### Selected text
Engagement through CEO eyes
This paper sets out the findings of research, conducted by Ashridge between November 2011 and November 2012, through in depth interviews, exploring engagement through the eyes of 16 UK CEOs.
The research reveals that CEOs see engagement as encompassing dialogue and strategic narrative within their organisations which, they believe, creates emotional connection and purpose among employees. The outcome of engagement is seen as an organisational climate where people choose to give the very best of themselves at work.
When asked what stops leaders from engaging with engagement, three barriers emerged:
- Shortcomings in leadership capability that hinder engagement, such as poor self-awareness on the part of leaders.
- The leader recognises that they may be a potential barrier to engagement. Traits such as leader pride may lead to disengaging leadership behaviours.
- The culture and system in which UK business operates is seen as antithetical to engagement, such as organisational hierarchy, or the drive for short-term results.
Research shows that focussing on leadership and its role in engagement can lead to an increase in employee satisfaction, organisational commitment, employee retention and discretionary effort. Leaders are ‘climate engineers’, setting the culture and tone for engagement across the entire organisation.
However, failure to foster a culture of autonomy, empowerment and challenge, the physical and emotional distance between leaders and staff, bureaucracy, hierarchical cultures, controlling managerial practices, and a lack of trust in senior managers are often cited as barriers to engagement.
Research Objectives, limitations and methodology
This research set out to answer 4 questions:
- How do leaders define engagement?
- What is stopping leaders from engaging with this important topic?
- What do they feel are the intrinsic (i.e. within themselves) and extrinsic (i.e. environmental) factors that get in the way?
- Why is engagement not happening more in the UK
This research sought to elicit personal thoughts and experiences through in-depth interviews with CEOs. The findings reflect the views of 16 CEOs and are not generalizable across the entire CEO population. The interview sample became self-selecting, with those CEOs interested volunteering, and as such there were more engagement champions that sceptics.

### Information shown
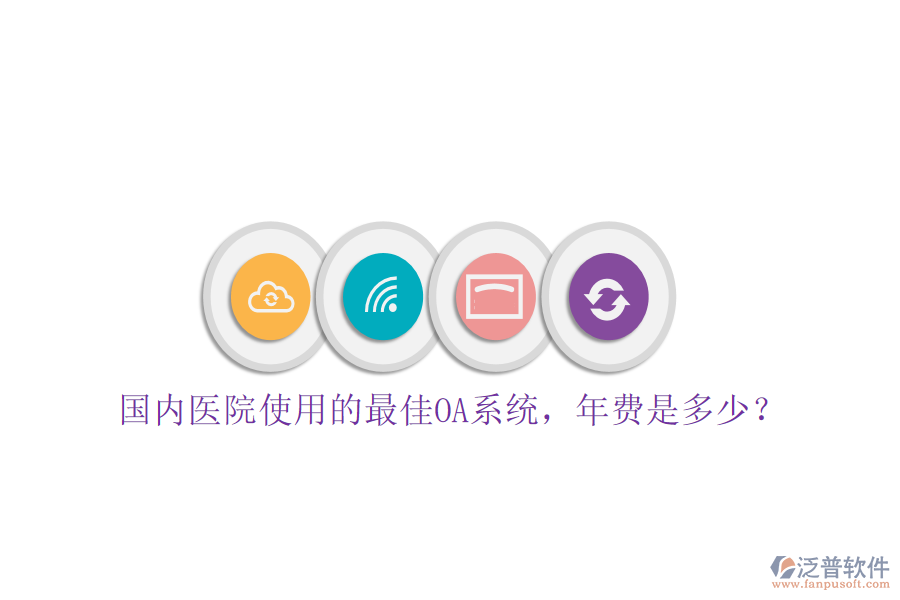  國內(nèi)醫(yī)院使用的最佳OA系統(tǒng)，年費是多少？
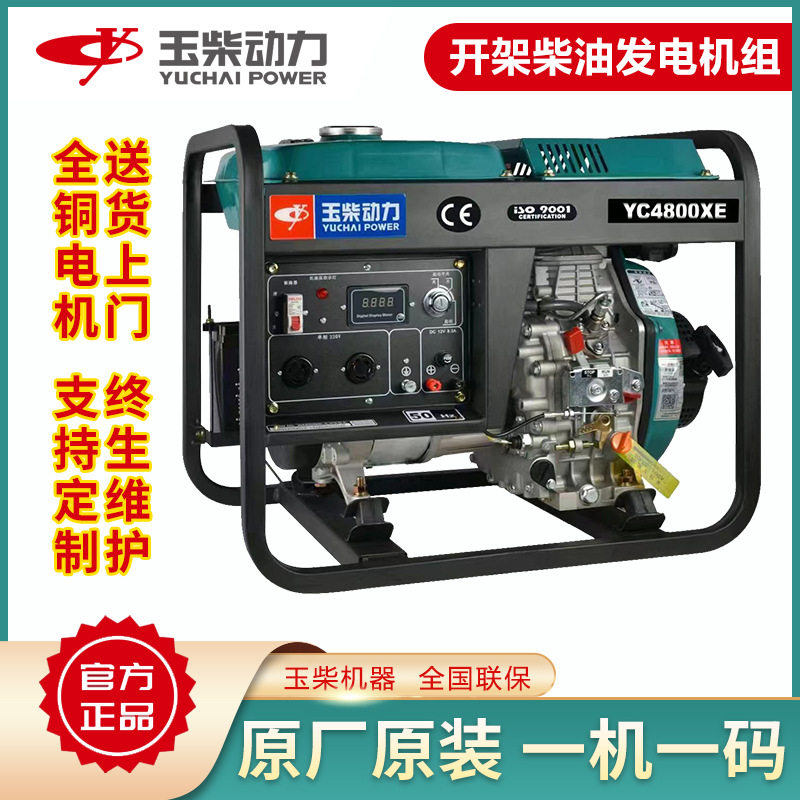 玉柴3kw柴油发电机组便携式单相220V小型家用电动柴油发电机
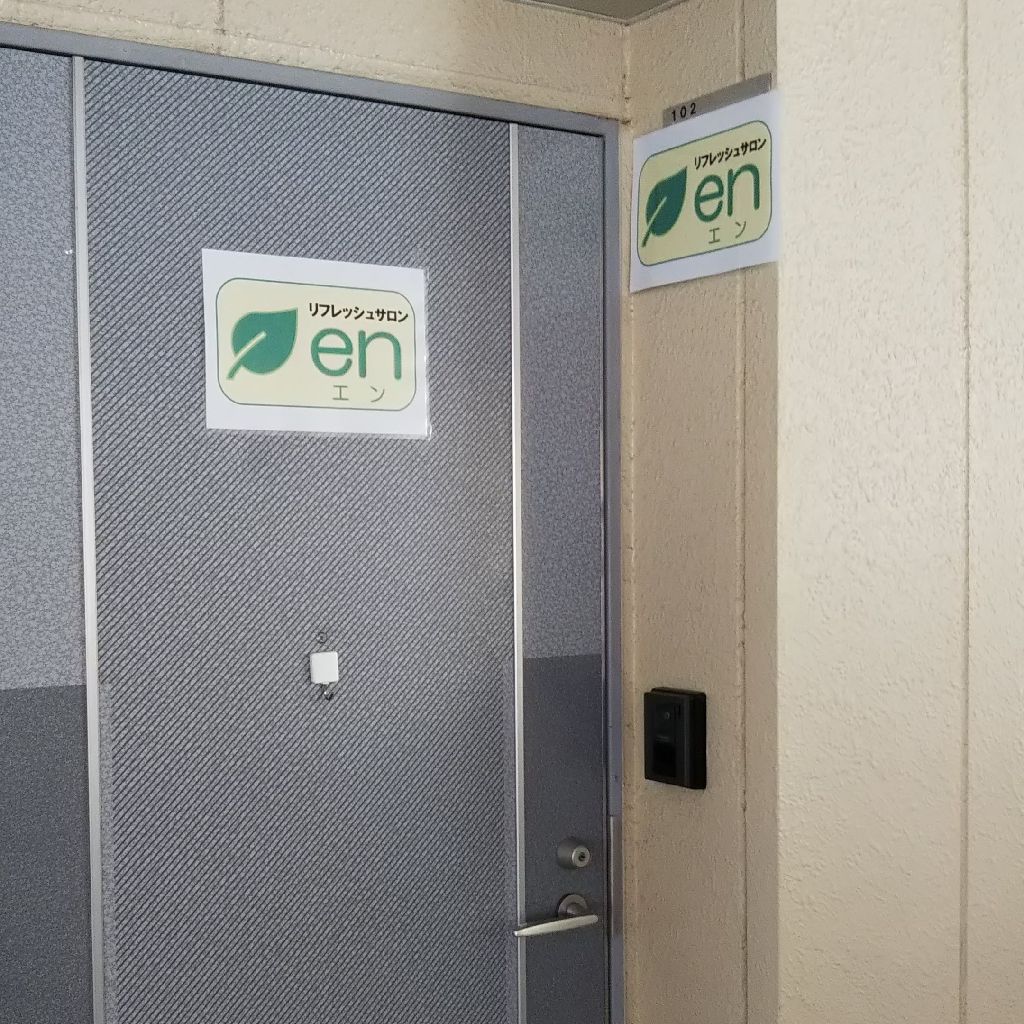 東京オリンピックの１０代メダリストは次の五輪でも活躍できるのか❓占いで分析したお話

### Study questions
A: In the CEO engagement paper, turn the paragraph beginning "However, failure to foster" into a short list that keeps its main facts.
B: Carry on the paper about engagement through CEO eyes from its last sentence.

### Exercise answers
A:
Often-cited barriers to engagement:
- Failure to foster a culture of autonomy, empowerment and challenge
- Physical and emotional distance between leaders and staff
- Bureaucracy
- Hierarchical cultures
- Controlling managerial practices
- Lack of trust in senior managers

B:
Eleven of the leaders are from the private sector, two from the public sector, and three from the not-for-profit sector. Five work in FTSE 100 companies, five work in SMEs. A range of industry sectors were represented including healthcare, training, local government, financial services, charities, professional services, energy and retail. All are working in UK-based organisations.
How do CEOs define engagement?
“A long term process, the outcome of which is a choice made by employees to give the very best of themselves at work.”
“An on-going two-way dialogue between leaders and staff, the outcome of which is that people right across the organisation are able to play their part in contributing to the organisational ‘story’.”
“People’s hearts and minds being connected to a common purpose.”
Multiple meanings – “The broadest definition of engagement is more useful because it gives you more room for doing things differently and coming up with new ideas.”
CEO barriers to engagement
- Fear of feedback
- Double edged nature of leadership
- Finding new ways of leading
- Challenge of self-awareness
The leaders themselves
- Personality and values
- Lack of self-confidence
- Not showing vulnerability
- Leader “hubris”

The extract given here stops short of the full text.